### Input data
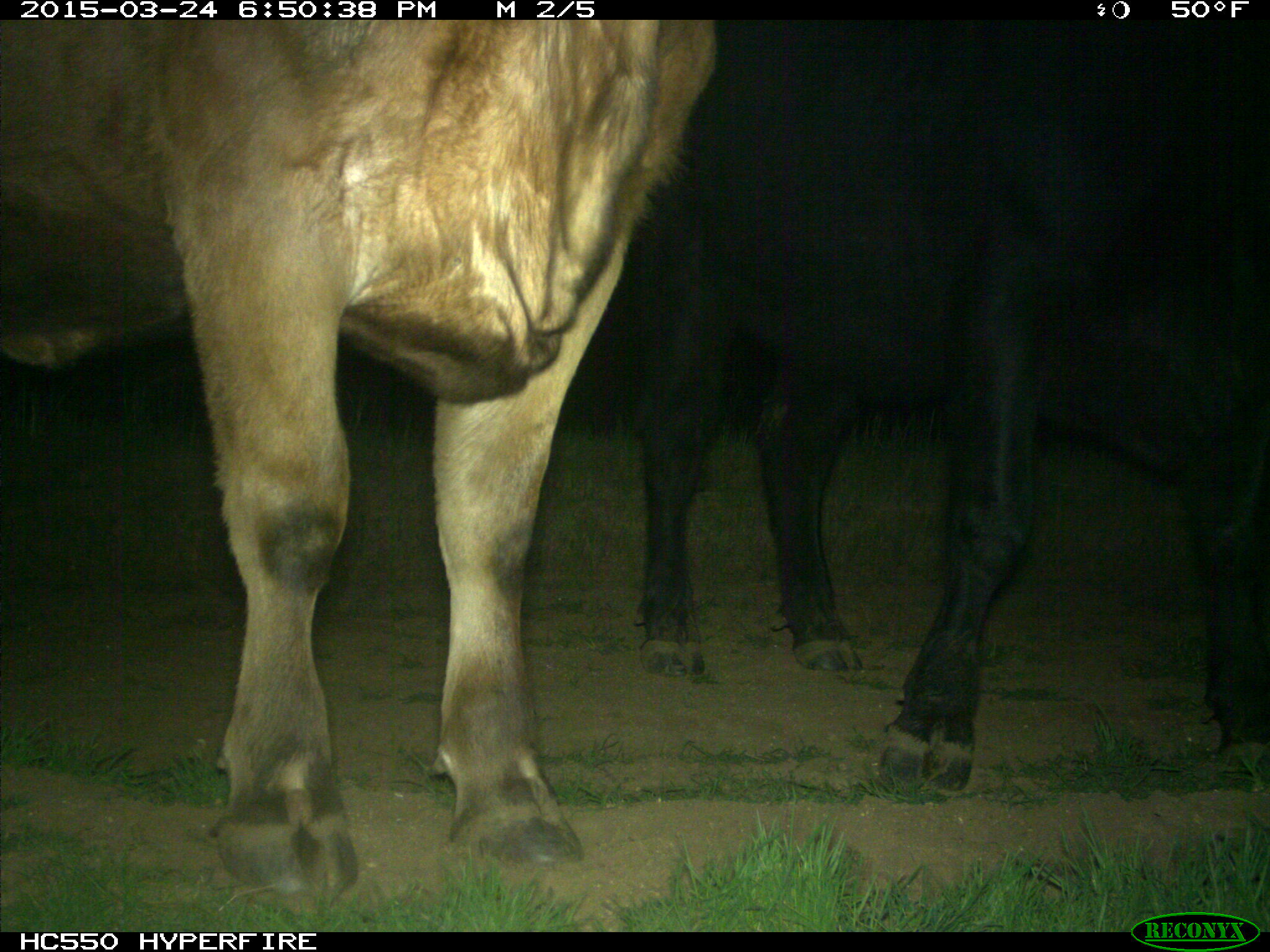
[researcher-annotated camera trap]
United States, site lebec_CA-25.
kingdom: Animalia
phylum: Chordata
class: Mammalia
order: Artiodactyla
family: Bovidae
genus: Bos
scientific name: Bos taurus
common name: domestic cow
Bos taurus (domestic cow).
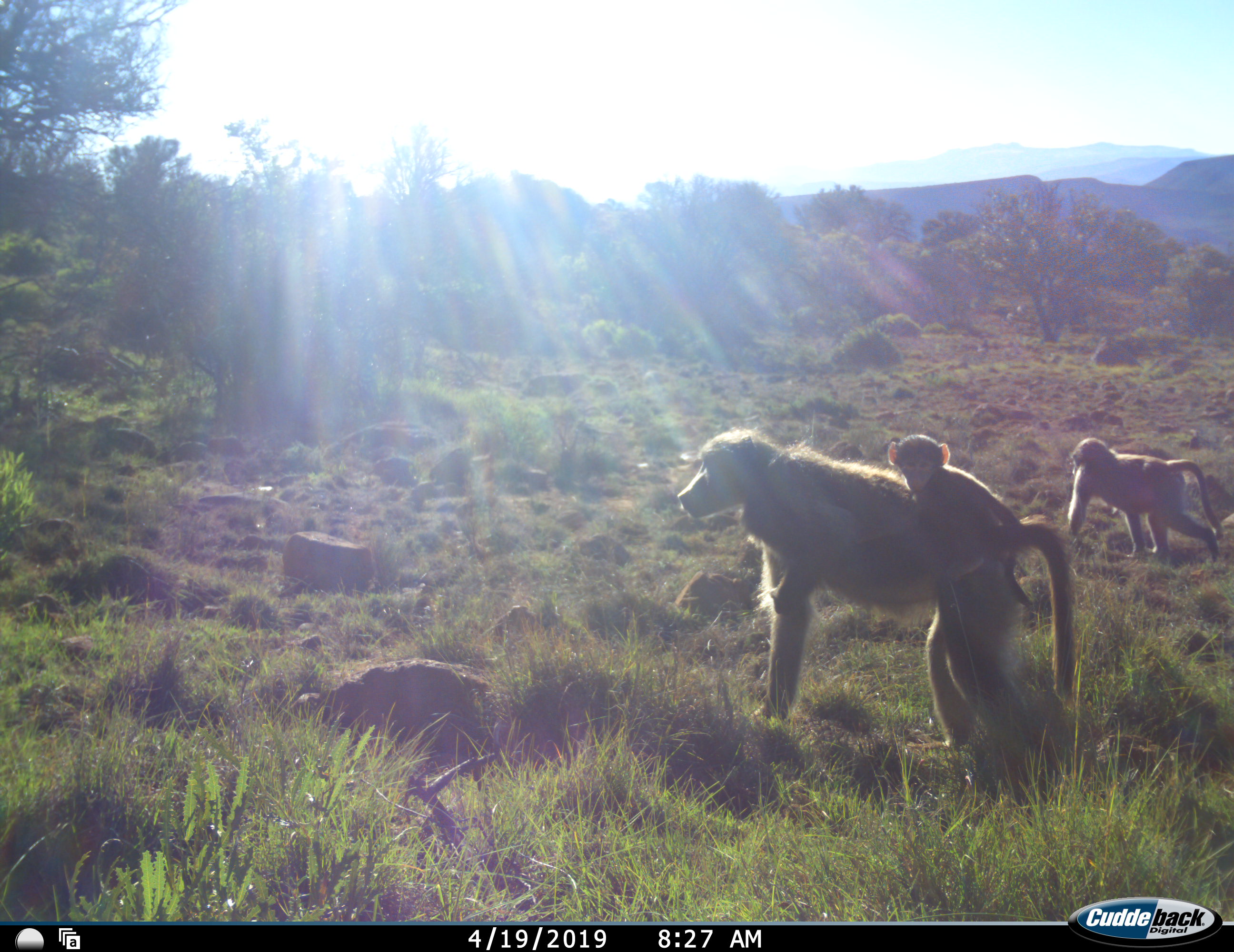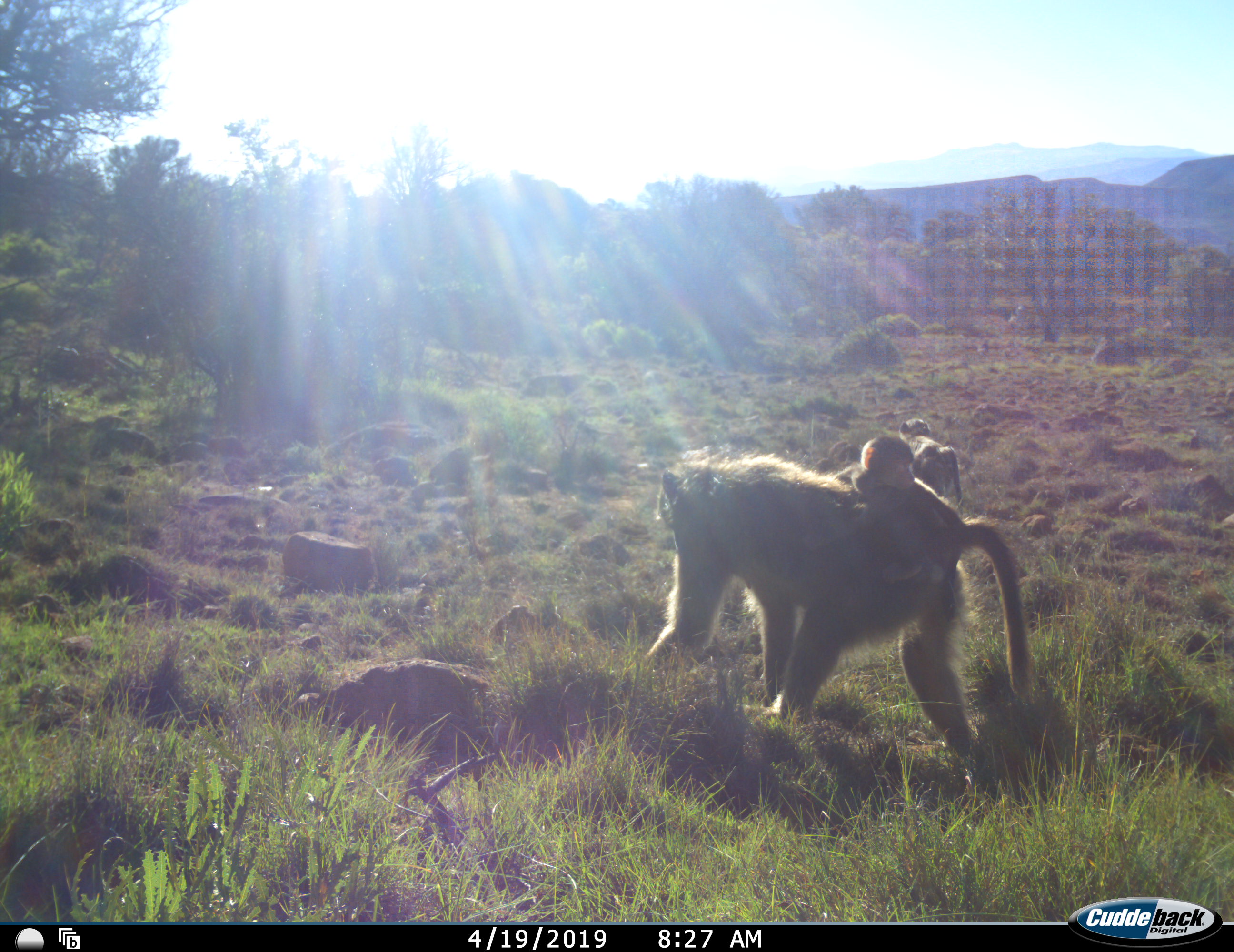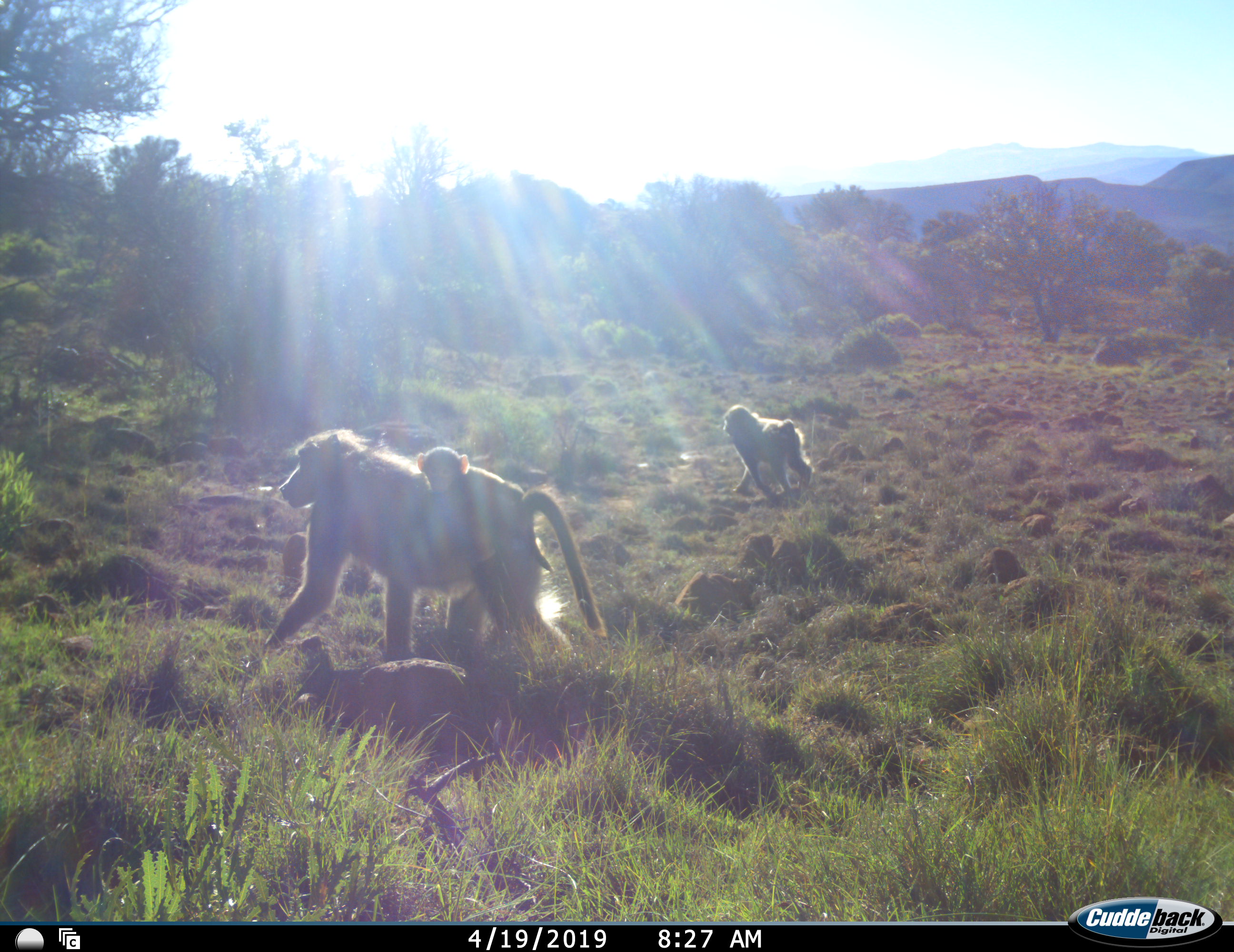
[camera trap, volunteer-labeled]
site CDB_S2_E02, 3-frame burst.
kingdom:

### Required work
The answer is the run of lines from the one with "phylum: Chordata" through the final line of the data, copied exactly, and nothing else; no pictures.

### Response to the exercise
phylum: Chordata
class: Mammalia
order: Artiodactyla
family: Bovidae
genus: Bos
scientific name: Bos taurus
common name: domestic cow
Bos taurus (domestic cow).
[camera trap, volunteer-labeled]
site CDB_S2_E02, 3-frame burst.
kingdom:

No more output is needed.